##### Metin

Bu mezar taşları bildiğimiz türden klasik bir mezar taşlarından olmazlar… Ölen kişinin adını soyadını, doğum ve ölüm tarihinin yanısıra mesleğini, özelliklerini, sevdiği şeyleri şiirsel bir yazı ile anlatır, ayrıca resmeder. Yani şiir ve resimle hem renkli hem de sanatsal bir mezar taşı ortaya çıkarır. Bugün ziyaret ettiğinizde Romence bilmeseniz de mezarın kime ait olduğu ve kişinin yaşamı hakkında fikir sahibi olabilirsiniz. Örneğin hastalığı sonucu ölen biri mi, şarap mı severdi, çiftçi miydi ya da demirci gibi..Köylüler bu mezarlıktakiler için yas tutulmasını, ağlanmasını yasaklarlar, çünkü onlar öldükten sonra da yaşamın devam ettiğine inanıyorlar, ölüm sadece başka bir maceraya açılan kapıdır , bunun için de üzülmek gözyaşı dökmek gereksizdir. Yaşamaktan korkmayanlar ölmekten de korkmazlar… “Mutlu Mezarlık” ismi de buradan geliyor.

##########
##### Veri

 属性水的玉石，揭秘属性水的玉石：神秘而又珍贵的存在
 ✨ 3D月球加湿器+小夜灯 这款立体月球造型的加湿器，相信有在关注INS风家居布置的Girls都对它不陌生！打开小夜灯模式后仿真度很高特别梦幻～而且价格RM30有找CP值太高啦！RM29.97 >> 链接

##########

*Görev A:* Mezar taşları hakkındaki metinde geçen "Yaşamaktan korkmayanlar ölmekten de korkmazlar…" cümlesini İngilizceye çevirin.
*Görev B:* Mezar taşları metninin "Bu mezar taşları" ile "de buradan geliyor." arasındaki bölümünü, bu ifadeler de dahil olmak üzere, "Romence" yerine "Rumence" koyarak düzenleyin.

*Görev Çıktısı A:* Those who are not afraid of living are not afraid of dying either…

*Görev Çıktısı B:*
Bu mezar taşları bildiğimiz türden klasik bir mezar taşlarından olmazlar… Ölen kişinin adını soyadını, doğum ve ölüm tarihinin yanısıra mesleğini, özelliklerini, sevdiği şeyleri şiirsel bir yazı ile anlatır, ayrıca resmeder. Yani şiir ve resimle hem renkli hem de sanatsal bir mezar taşı ortaya çıkarır. Bugün ziyaret ettiğinizde Rumence bilmeseniz de mezarın kime ait olduğu ve kişinin yaşamı hakkında fikir sahibi olabilirsiniz. Örneğin hastalığı sonucu ölen biri mi, şarap mı severdi, çiftçi miydi ya da demirci gibi..Köylüler bu mezarlıktakiler için yas tutulmasını, ağlanmasını yasaklarlar, çünkü onlar öldükten sonra da yaşamın devam ettiğine inanıyorlar, ölüm sadece başka bir maceraya açılan kapıdır , bunun için de üzülmek gözyaşı dökmek gereksizdir. Yaşamaktan korkmayanlar ölmekten de korkmazlar… “Mutlu Mezarlık” ismi de buradan geliyor.